The case before us does involve, however, the Corporation’s exercise of its discretion not to bring an enforcement action.6 As such, it is a matter exclusively within the Corporation’s discretion and beyond the power of judicial review. Congress gave the Corporation the sole authority “to insure the compliance of recipients and their employees with the provisions of the [Act] and the rules, regulations, and guidelines promulgated pursuant to [the Act]....” 42 U.S.C.A. § 2996e(b)(l)(A). The available methods of enforcing the Act include the possible suspension of funding and/or suspension of the employees found to have violated the Act and, after proper notice and hearing, the termination of funding or the termination of the , employees found to have violated the Act, “as deemed appropriate for the violation in question.” 42 U.S.C.A. § 2996e(b)(5). By their terms, the statutory enforcement provisions permit, but do not compel, the Corporation to sanction violations of the Act or of the Corporation’s regulations. See 42 U.S.C.A. § 2996e(b)(5); see also 45 C.F.R. § 1618.5(a) (requiring Corporation to investigate allegations of non-compliance “promptly and attempt to resolve [them] through informal consultation with the recipient”); 45 C.F.R. § 1618.5(b) (giving Corporation discretion to suspend or terminate funding after “attempts at infor*469mal resolution have been unsuccessful”). Congress has committed the enforcement power to the Corporation’s discretion, and it is therefore not within the court’s power to review.7 Chaney, 470 U.S. at 831, 105 S.Ct. 1649 (“[A]n agency’s decision not to prosecute or enforce ... is a decision generally committed to an agency’s absolute discretion.”).

I, therefore, concur in the result reached in the lead opinion but believe judicial review is improper in the case at bar because the Corporation is within its prose-cutorial discretion. I submit that the district court’s decision should be vacated on that basis.

.As support for its conclusion, the Corporation points to the legislative history of the Act. When the LSC Act was amended in 1977, the House Report stated that the amendments to the Act would reaffirm the "exclusive authority” of the Corporation to insure compliance with the Act. H. Rep. No. 95-310, 95th Cong., 1st Sess. 6 (1977), reprinted in 1977 U.S.C.C.A.N. 4503, 4504. The House Report further noted that the Act "assures that the Corporation is accountable directly and only to the Congress. That accountability mechanism has worked well and must be preserved.” Id. at 4508. These quotations from the House Report, however, do not refer to judicial reviewability. As the paragraphs preceding the latter quotation make clear, and as the District of Columbia Circuit noted in Texas Rural Legal Aid, Inc. v. Legal Services Corp., 940 F.2d 685, the "statement ... refers only to Congress’s concern to 'protect the Corporation from inappropriate control by the Executive Branch'.... It simply does not address the issue of judicial review of LSC action.” 940 F.2d at 697 (internal citations omitted).

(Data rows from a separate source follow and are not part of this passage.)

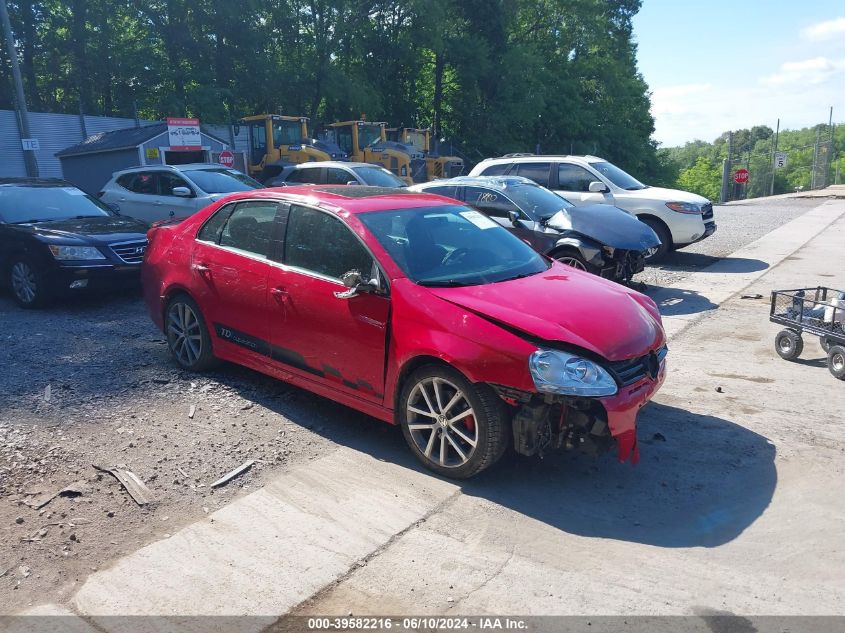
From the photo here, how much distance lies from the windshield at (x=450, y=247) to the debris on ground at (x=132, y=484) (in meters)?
2.08

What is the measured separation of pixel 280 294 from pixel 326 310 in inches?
20.2

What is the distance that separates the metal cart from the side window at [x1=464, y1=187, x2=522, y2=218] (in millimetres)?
4068

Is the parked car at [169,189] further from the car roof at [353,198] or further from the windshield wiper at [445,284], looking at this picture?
the windshield wiper at [445,284]

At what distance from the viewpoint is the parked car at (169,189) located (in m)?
11.7

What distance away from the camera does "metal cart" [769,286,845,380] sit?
620 centimetres

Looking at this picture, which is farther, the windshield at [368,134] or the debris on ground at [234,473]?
the windshield at [368,134]

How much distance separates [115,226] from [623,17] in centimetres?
5475

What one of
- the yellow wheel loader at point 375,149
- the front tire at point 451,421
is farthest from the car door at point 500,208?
the yellow wheel loader at point 375,149

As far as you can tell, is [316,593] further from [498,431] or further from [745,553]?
[745,553]

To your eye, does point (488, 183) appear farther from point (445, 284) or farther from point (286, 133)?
point (286, 133)

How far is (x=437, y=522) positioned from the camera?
3.87 meters

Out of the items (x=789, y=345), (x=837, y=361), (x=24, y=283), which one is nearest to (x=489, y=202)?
(x=789, y=345)

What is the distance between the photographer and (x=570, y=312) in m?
4.32

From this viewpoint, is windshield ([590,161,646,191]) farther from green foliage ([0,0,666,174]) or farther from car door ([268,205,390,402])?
green foliage ([0,0,666,174])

. The First Circuit in San Juan Legal Services recognized that most of the cases on which it relied "involved government agencies and were decided in the shadow of the Administrative Procedure Act.” 655 F.2d at 438 n. 6. The court concluded, however, that the principles were just as applicable to the situation at issue. Id.

. The Supreme Court in Block v. Community Nutrition Institute, 467 U.S. 340, 104 S.Ct. 2450 (1984), noted that the "clear and convincing evidence” standard is not intended in the strict evidentiary sense. Rather, "the Court has found the standard met, and the presumption favoring judicial review overcome, whenever the congressional intent to preclude judicial review is ‘fairly discernible in the statutory scheme.' ” 467 U.S. at 350-51, 104 S.Ct. 2450.

. The presumption of reviewability does not apply to an agency's discretionary refusal to initiate enforcement proceedings. See Heckler v. Chaney, 470 U.S. 821, 837-38, 105 S.Ct. 1649, 84 L.Ed.2d 714 (1985).

. The presumption of reviewability "may be overcome by specific language or specific legislative history that is a reliable indicator of congressional intent.” Block, 467 U.S. at 349, 104 S.Ct. 2450; see also Bowen v. Michigan Academy of Family Physicians, 476 U.S. 667, 670-73, 106 S.Ct. 2133, 90 L.Ed.2d 623 (1986) (noting that presumption can be defeated by " 'specific language or specific legislative history that is a reliable indicator of congressional intent,’ or a specific congressional intent to preclude judicial review that is 'fairly discernible’ in the detail of the legislative scheme”). As stated above, no such language exists in the text of the statute, and there exists no reliable legislative history evidencing an intent by Congress to preclude judicial review.

. Regional maintains that the Corporation did not merely exercise its prosecutorial discretion but made an adjudicative decision, including findings of fact and conclusions of law. I do not believe that the Corporation "adjudicated” the allegations at issue. Instead, it conducted a preliminary investigation to determine if the facts alleged in the complaint warranted initiation of an adjudicative process, i.e., the defunding process. The Corporation did not hold a hearing or employ any of the procedures set forth in 45 C.F.R. Parts 1606 and 1625 for defunding proceedings because it made a decision, after the preliminary investigation, that no violation of the Act had occurred. Courts must defer to the agency’s decision when the agency has conducted a preliminary "pre-adjudi-catory” investigation and has decided to take no further action. See generally Sierra Club v. Larson, 882 F.2d 128 (4th Cir.1989) ("The judiciary is ill-equipped to oversee executive enforcement decisions, whereas the agency is equipped to decide where to focus scarce resources, how to handle delicate federal-state relations and how to evaluate the strengths and weaknesses of particular cases.”).

. The presumption of unreviewability can be overcome by a showing that the statute in question provides “guidelines for the agency to follow in exercising its enforcement powers.” Chaney, 470 U.S. at 833, 105 S.Ct. 1649. Also, courts can " 'review allegations that an agency exceeded its legal authority, acted unconstitutionally, or failed to follow its own regulations’ but they 'may not review agency action where the challenge is only to the decision itself.’ ” Electricities of North Carolina, 774 F.2d at 1267.